= Work to complete =
1. Copy the passage from the blog post on the purpose of government word for word, starting with "Our government has" and going on through "as they should.)".
2. Resume the blog post on the presidential election and the purpose of government after its last sentence.

Showing posts with label purpose of government. Show all posts
Showing posts with label purpose of government. Show all posts

Sunday, October 2, 2016

The Presidential Election: Where Is Our Country Heading?

The purpose of democratic government, as stated in the Declaration of Independence, is to secure the rights of the people to life, liberty, and the pursuit of happiness.  We may have never pursued this perfectly, certainly not for all the people.  But we have now, unfortunately, reached a point in our history where the best interests of the people, securing their inalienable rights, is no longer the driving force behind government.  

Our government has stopped being “of the people, by the people, and for the people.”  Instead, it has become a government which, while elected by the people, primarily serves the interests of corporations and the rich.  

This is true of Congress.  Legislators, both Republican and Democrat, have become so dependent on the financial donations of corporations and the rich to run their election campaigns that they provide a ready and willing ear to corporate lobbyists.  (It should, however, be noted that while Democrats have fallen into the same trap, they do still promote the public interest, just not as unequivocally as they should.)  

It is also true of Federal regulators.  These government employees are supposed to protect the interests of the public but instead, as we’ve learned, often become so close to the corporations they are supposed to regulate that they are more interested in protecting them than the public.

= Source data =

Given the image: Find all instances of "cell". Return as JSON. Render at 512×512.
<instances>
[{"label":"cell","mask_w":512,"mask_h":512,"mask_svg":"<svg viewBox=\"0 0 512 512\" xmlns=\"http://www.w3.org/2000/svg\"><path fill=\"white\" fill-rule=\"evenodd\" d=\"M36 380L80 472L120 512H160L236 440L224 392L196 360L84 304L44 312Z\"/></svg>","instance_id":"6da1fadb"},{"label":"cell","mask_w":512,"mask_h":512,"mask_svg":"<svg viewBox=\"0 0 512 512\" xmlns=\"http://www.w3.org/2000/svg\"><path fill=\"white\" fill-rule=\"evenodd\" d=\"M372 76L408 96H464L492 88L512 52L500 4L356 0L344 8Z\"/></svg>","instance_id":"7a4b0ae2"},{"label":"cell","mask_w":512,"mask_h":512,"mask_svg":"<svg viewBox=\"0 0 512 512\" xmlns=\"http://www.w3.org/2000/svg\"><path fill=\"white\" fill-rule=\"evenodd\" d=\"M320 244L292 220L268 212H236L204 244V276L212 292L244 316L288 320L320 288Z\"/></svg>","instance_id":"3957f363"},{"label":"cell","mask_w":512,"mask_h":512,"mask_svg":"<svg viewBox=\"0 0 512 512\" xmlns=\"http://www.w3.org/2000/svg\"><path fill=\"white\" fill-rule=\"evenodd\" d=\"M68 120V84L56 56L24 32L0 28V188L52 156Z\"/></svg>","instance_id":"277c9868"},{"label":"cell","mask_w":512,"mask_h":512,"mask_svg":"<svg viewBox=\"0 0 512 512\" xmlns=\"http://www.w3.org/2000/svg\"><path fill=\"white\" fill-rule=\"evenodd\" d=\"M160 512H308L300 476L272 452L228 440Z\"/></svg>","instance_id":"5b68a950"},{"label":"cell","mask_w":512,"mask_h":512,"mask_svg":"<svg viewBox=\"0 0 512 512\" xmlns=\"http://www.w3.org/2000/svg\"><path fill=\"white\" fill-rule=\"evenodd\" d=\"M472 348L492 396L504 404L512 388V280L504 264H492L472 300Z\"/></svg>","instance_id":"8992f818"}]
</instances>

= Response list =
1.
Our government has stopped being “of the people, by the people, and for the people.”  Instead, it has become a government which, while elected by the people, primarily serves the interests of corporations and the rich.  

This is true of Congress.  Legislators, both Republican and Democrat, have become so dependent on the financial donations of corporations and the rich to run their election campaigns that they provide a ready and willing ear to corporate lobbyists.  (It should, however, be noted that while Democrats have fallen into the same trap, they do still promote the public interest, just not as unequivocally as they should.)

2.
A result of this perversion of government’s purpose can be seen in the increased income inequality that we face today.  There has always been and there will always be income inequality.  It’s in the very nature of things … some people will be rich and others poor.  But from the end of WWII to the early 1970s, incomes grew rapidly across all income groups. 

Beginning in the 1970s, however, income growth for the middle and lower income groups either stagnated or slowed sharply while incomes at the top continued to grow strongly.  For example, average real wages for the bottom 90% of working Americans only rose from $28,500 in 1979 to $33,200 in 2014 (a 16% increase).  By contrast, average real wages of the top 1% of Americans rose from $269,000 in 1979 to $671,000 in 2014 (a 249% increase).  Since the top 1% have substantial income over and above wages, the true inequality is even worse, with average total income for the bottom 90% still being around $33,000 in 2014 while the average total income of the top 1% was $1,200,000.
  
What role did government have in this increase in inequality?  Globalization of the economy, which is a primary cause of the increased inequality, was fostered by government policies together with changes in technology.  

Second, and less discussed, was the loss of power of labor unions.  This resulted partly from the loss of manufacturing jobs due to companies’ moving jobs off-shore (a major detrimental impact of globalizations) and partly from the increase in anti-union “Right to Work” laws in much of the country (an additional 7 states including for the first time, “rust-belt” states).  

In both cases, government policy supported the interests of corporations in obtaining cheaper labor and thus increasing profits.  Other government policies, such as deregulation (pursued by both Republican and Democratic administrations post-Reagan) and significant tax cuts for the rich under Reagan and Bush II, furthered the accumulation of wealth at the top of the wage spectrum.

The impact of this increased income inequality has been anger towards government for what the formerly middle class views as a lack of concern by government regarding their plight.  They blame government, and to a large extent rightly so, for their financial distress.  Government in this case really is the problem, in that it has acted at the behest of big business.  But it is also the potential solution.  However, government has not done anything to date to really improve their lot.  Lots of talk but no action.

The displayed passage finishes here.